Access to payment accounts
This signifies a fundamental change in banking services. For centuries, banks have been strengthening the security of their funds, buildings and systems. Now they are forced to open up their retail payment systems under PSD2. They will have to share their knowledge and details about their customers with the new (licensed) service providers, who will offer their own services to these customers. For example, through a payment initiation service provider, account holders can initiate payment orders with their bank using an app or website, as an alternative for e.g. iDEAL and credit card payments. PSD2 thus paves the way for new online payment methods. Through an account information service provider, account holders can obtain real-time overviews and analyses of their payment transactions from one or more bank accounts.
New service providers
PSD2 creates new commercial opportunities, independent from the banks. For example, large retail and supermarket chains or telecom providers could set up a payment initiation service and handle their own payments, possibly combined with the use of payment data. Software providers could offer both types of services in order to improve the integration of payments and financial accounting systems in the corporate environment.
Banks not sitting still
The banks have not been sitting still of course. They can already provide these services. Over the years they have been developing their own solutions, introducing apps such as Grip and Tikkie, and spin-offs such as Payconiq and Peaks. Effectively, these are the first actual results of PSD2. Banks and new service providers, often start-ups, are more and more working together in developing innovative online and mobile payment services. Banking services will be increasingly offered through digital platforms. This will change the banks' business models and make the payment chain more complex.
Benefits for consumers
Consumers will benefit from more competition, ongoing digitalisation and innovations brought about by PSD2. These innovations will result in new, digital payment methods that are more user-friendly, allow better insight in payments and may reduce payment costs. However, consumers seem to be hardly aware of the new Directive and its implications. Of those who do know about PSD2, some are positive about the new opportunities, but others are concerned about the use of their payment details and their privacy. In this respect, the fact that large internet companies such as Facebook could also become payment institutions and offer account information services undoubtedly plays a role.

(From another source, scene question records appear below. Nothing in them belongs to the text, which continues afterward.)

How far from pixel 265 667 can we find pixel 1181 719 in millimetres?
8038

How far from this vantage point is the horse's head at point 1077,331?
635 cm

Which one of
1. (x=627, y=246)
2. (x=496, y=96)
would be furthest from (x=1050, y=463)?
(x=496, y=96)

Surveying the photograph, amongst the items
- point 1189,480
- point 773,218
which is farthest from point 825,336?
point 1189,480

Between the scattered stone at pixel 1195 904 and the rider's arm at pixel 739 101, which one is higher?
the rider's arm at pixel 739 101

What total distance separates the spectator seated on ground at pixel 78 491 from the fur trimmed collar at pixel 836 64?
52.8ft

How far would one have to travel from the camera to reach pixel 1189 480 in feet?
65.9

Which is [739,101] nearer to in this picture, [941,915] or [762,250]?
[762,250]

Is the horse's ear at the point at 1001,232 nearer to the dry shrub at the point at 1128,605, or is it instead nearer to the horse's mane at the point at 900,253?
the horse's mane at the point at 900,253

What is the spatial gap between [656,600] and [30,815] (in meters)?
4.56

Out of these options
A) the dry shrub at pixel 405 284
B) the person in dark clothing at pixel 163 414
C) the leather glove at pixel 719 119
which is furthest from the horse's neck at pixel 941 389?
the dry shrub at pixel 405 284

Security and privacy safeguards
The European legislator has anticipated these concerns and has taken measures to safeguard account holders´ security and privacy. For example, all payment service providers must be registered or licensed by DNB or another EEA supervisory authority before they can be allowed access to accounts, which brings them under supervision. Just like banks, they must meet security standards that are stricter than before in order to be allowed access. The new European General Data Protection Regulation also applies to them. The key requirement for acquiring access to accounts under PSD2 is that account holders must give their explicit consent. In the Netherlands, the Dutch Data Protection Authority (Autoriteit Persoonsgegevens) monitors this.
The account holder decides
In summary, account holders enjoy protection, but they also have their own responsibility. If they do not want third parties gaining access to their payment account, they are free not to give their consent. In the end, it is up to the account holder to decide.